Swans: Various Failures, Angels of Light: New Mother, Body Lovers: Body Lovers

Michael Gira is a myth-maker, acutely aware of the danger of ossification and constantly realigning his position to avoid it. When Swans emerged in the early 1980s, their grindingly repetitious sonic assault (once memorably described as “the sound of a man walking round in circles with his neck chained”) seemed like a strategy for obsessive rearrangement of a basic set of lyrical and musical permutations. The songs didn’t end; they stopped.

Gira eventually tired of this game and, coincident with the introduction of female vocalist/keyboardist Jarboe, began to introduce chilling acoustic elements into his songwriting on 1987’s essential Children of God LP. Over the next several years, Swans would refine and develop this approach in a series of albums that merged immense rhythmic power with an unearthly delicacy of acoustic instrumentation.These records – 1989’s The Burning World, 1991’s White Light from the Mouth of Infinity and 1992’s Love of Life – have long been deleted and are consequently much sought after. Various Failures is a double CD containing a generous selection of material from the period (complete reissues were ruled out, partly on economic grounds but also because Gira was content to let some of the songs disappear).

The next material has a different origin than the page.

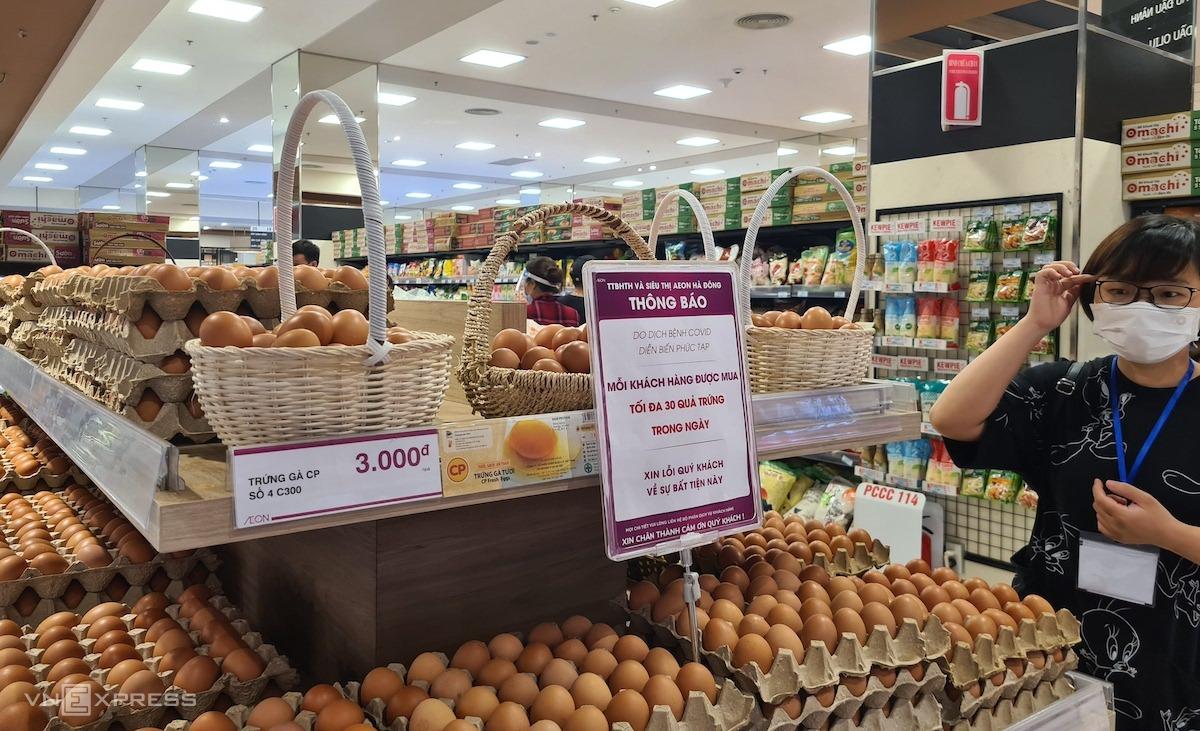 Siêu thị Aeon Mall Hà Đông giới hạn số lượng trứng mỗi khách mua trong một ngày. Ảnh: Minh Anh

Listening again to this music, one is struck by how expansive it all sounds, the polar opposite of the early records’ savage inward spin. The loudest pieces here, such as ‘Will We Survive’ and the wonderfully titled ‘The Golden Boy that was Swallowed by the Sea’, are mesmerising dramas of layered orchestration, the massed guitars and drums perfectly framing Gira’s resonant vocals. These songs construct boundaries only to dissolve them: the spaces they occupy are vast and limitless. Elsewhere, Gira and Jarboe offer up unbearable intimacies of form and language, with the shimmering acoustic beauty of the music and the spectral sighs of Jarboe’s voice drawing the listener unmercifully into dense narratives of isolation and failure.

Gira has taken this loose, bluesy strain even further in his new song-based project, Angels of Light. These songs are less reliant on the apocalyptic visual imagery that underpinned Swans’ relentless, thrilling surge. Gira’s new voice is one of humble intimacy, the sound of a man shedding past burdens and discovering new ways of seeing. The musical palette is restrained and absorbing, with accordion and dulcimer adding colour and intimacy throughout.

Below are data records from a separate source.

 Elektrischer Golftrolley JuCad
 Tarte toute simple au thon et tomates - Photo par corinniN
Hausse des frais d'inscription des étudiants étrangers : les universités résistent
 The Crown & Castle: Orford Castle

The results are occasionally stunning; ‘Forever Yours’ and ‘Song For My Father’ in particular are among the most affecting things Gira has written. But there is a schematic quality to some of the other songs that strikes a jarring note. The lyrics are recited slowly and dolefully, with little melodic invention to lighten the mood. At their recent London concert, the Angels of Light shrugged off these limitations in the songs and transformed them into blinding, ecstatic convulsions of pure energy. The record, sadly, suffers from a listlessness that the warm and delicate arrangements are unable to dissipate.

If New Mother represents a slackening off from Swans’ intense emotional charge, Gira’s parallel Body Lovers/Body Haters project can be seen as a move in the opposite direction, a ratcheting of atmosphere and tension. These two CDs, representing the first phase in a projected three-album series, were originally issued separately in the USA and have now been brought together for European release.

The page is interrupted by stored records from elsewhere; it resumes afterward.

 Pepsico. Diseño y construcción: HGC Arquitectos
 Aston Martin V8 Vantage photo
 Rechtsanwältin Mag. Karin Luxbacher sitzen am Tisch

Gira accurately describes this mainly instrumental music as ‘psycho-ambient’. While its abstract drifts and swirls share many of the formal properties of Ambient, they are determinedly inward-looking. Also, unlike much Ambient there is a restless intelligence at work here, ordering, shaping and defining. Distant, rumbling drones are picked apart by alien sounds, stately rhythms and sparing acoustic instrumentation. Occasional vocal interventions – a woman’s weeping, a baby’s screaming and a short, mournful song – all serve to heighten the sense of unease. Seriously effective, but not to be listened to with the lights off.